En 1914, sur le front de la Grande Guerre, des soldats ennemis ont cessé le feu et fraternisé, le temps des fêtes de Noël. Même si ces actes ont été localisés, ils ont marqué le souvenir du conflit.

"Pensez simplement que pendant que vous mangiez votre dinde… J’étais là, dehors, à serrer la main d’hommes que j’avais essayé de tuer quelques heures auparavant. C’était incroyable !". Dans l’une de ses lettres datées du 27 décembre 1914 et citées dans le livre "Frères de tranchées"*, Oswald Tilley de la London Rifle Brigade a encore du mal à y croire. Ce soldat anglais raconte à ses parents comment il a pris part à un événement inimaginable, alors qu’il se trouvait sur le front près de Ploegsteert, au nord de la frontière franco-belge.

"Le matin de Noël, comme nous avions pratiquement cessé de tirer sur eux, un Allemand a commencé à nous faire signe, et un de nos Tommies [soldats anglais, NDLR] est sorti devant notre tranchée et l’a rejoint à mi-chemin où ils se sont salués. Au bout d’un moment, des types de chez nous sont sortis pour retrouver ceux d’en face jusqu’à ce que des centaines d’hommes, littéralement, en provenance des deux côtés, se retrouvent sur le "no man’s land" à se serrer la main, à échanger des cigarettes, du tabac et du chocolat, etc."

"Deux nations chantant le même chant de Noël en pleine guerre"

Durant l’hiver 1914, plusieurs de ces scènes de fraternisation ont bien eu lieu dans les tranchées de la Première Guerre mondiale. Pour Rémy Cazals, professeur émérite d'histoire contemporaine à l'Université Toulouse 2, il ne s’agit pas de légendes mais de faits localisés. "La fête de Noël a été un peu le détonateur. La trêve a concerné principalement les Britanniques et les Allemands. Ces peuples sont majoritairement chrétiens. Noël est donc une fête importante", explique le co-auteur de "Frères de tranchées". "Chacun avait reçu des cadeaux. Les Allemands avaient des sapins. Ils ont mis des bougies et les ont illuminées. Ils sont allés en apporter aux Anglais et cela a commencé comme ça. C’était un phénomène spontané. Il suffisait que l’un d’entre eux fasse un premier geste".

> _Consignes de travail_:
**a.** D'après le texte sur la trêve de Noël 1914, pourquoi la fête de Noël a-t-elle compté pour les Britanniques et les Allemands ? Répondez en une à trois phrases.
**b.** Répondez à ces questions à partir du texte sur la trêve de Noël 1914 :
(i) De quel jour est datée la lettre d'Oswald Tilley citée dans le texte ?
(ii) Près de quelle localité ce soldat se trouvait-il sur le front ?
(iii) Quel poste occupe Rémy Cazals ?
**c.** Relevez tout ce que, d'après la lettre d'Oswald Tilley citée dans le texte sur la trêve de Noël 1914, les soldats s'échangeaient sur le « no man's land ».
On peut se passer des entrées.

> _Données extraites_:
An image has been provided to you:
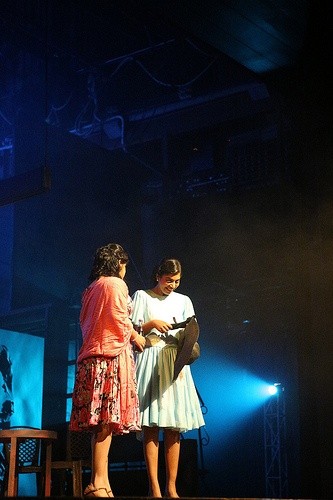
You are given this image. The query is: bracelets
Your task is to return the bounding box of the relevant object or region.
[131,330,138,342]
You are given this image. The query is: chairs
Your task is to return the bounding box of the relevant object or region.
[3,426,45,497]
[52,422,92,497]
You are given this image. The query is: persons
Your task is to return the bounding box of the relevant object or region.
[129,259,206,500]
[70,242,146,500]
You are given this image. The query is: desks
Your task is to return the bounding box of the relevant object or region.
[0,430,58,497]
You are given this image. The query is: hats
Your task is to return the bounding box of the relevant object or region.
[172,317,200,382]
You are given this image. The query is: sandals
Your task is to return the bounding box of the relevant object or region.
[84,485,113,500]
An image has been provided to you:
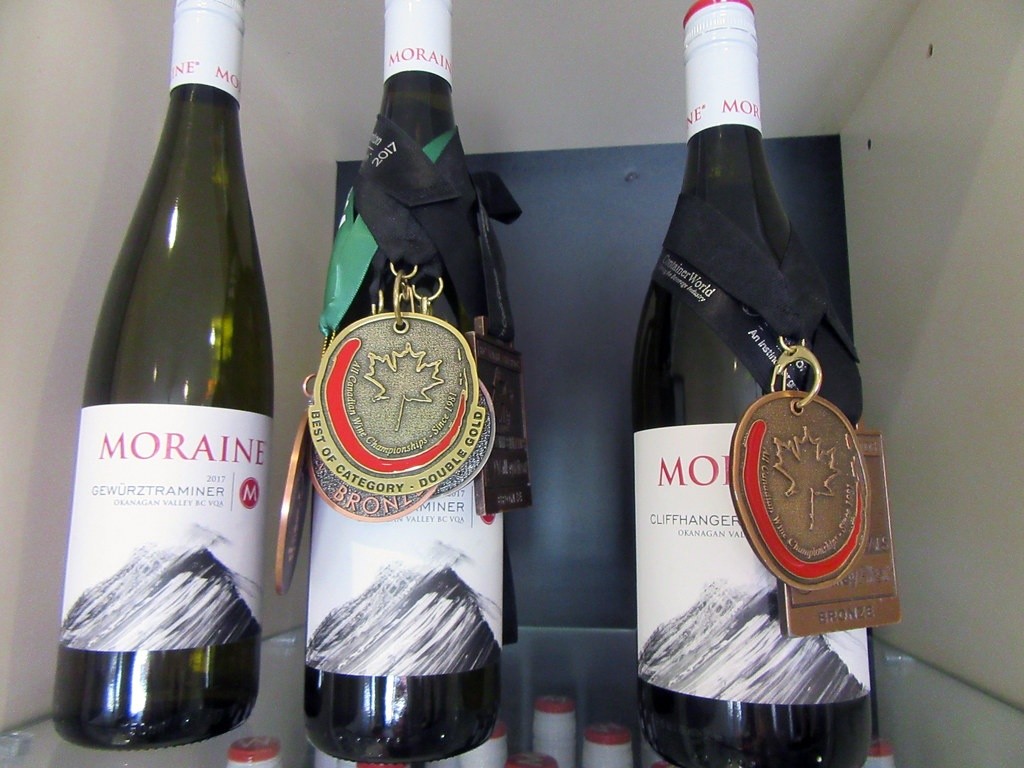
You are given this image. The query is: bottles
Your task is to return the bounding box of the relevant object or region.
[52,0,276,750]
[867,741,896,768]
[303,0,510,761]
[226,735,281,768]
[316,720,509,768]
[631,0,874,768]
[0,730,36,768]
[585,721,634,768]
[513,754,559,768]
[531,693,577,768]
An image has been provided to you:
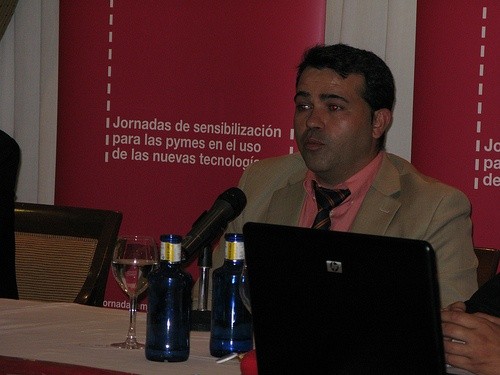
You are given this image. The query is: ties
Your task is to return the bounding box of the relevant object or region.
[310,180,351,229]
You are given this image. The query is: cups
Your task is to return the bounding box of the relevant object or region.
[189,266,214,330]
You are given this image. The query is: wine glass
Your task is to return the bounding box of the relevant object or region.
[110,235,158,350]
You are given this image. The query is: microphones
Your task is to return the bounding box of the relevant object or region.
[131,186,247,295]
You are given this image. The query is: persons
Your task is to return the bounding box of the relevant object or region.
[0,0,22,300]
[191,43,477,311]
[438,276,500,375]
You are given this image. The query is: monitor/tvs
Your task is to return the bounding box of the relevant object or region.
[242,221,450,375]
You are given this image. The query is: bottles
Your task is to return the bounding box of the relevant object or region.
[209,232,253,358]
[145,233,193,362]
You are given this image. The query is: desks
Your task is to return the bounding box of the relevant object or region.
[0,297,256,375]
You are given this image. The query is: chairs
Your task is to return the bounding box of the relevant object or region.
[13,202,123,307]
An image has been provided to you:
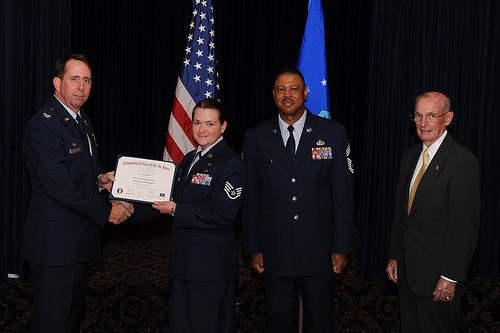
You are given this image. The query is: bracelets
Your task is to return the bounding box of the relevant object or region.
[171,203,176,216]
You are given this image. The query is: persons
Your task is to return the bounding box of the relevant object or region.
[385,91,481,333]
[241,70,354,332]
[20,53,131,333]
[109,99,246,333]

> _Réponses aux consignes_:
**a.** Selon Rémy Cazals, ces peuples sont majoritairement chrétiens. Noël est donc pour eux une fête importante, ce qui en a fait un peu le détonateur de la trêve.

**b.**
(i) Du 27 décembre 1914.
(ii) Près de Ploegsteert, au nord de la frontière franco-belge.
(iii) Il est professeur émérite d'histoire contemporaine à l'Université Toulouse 2.

**c.** Des cigarettes, du tabac et du chocolat.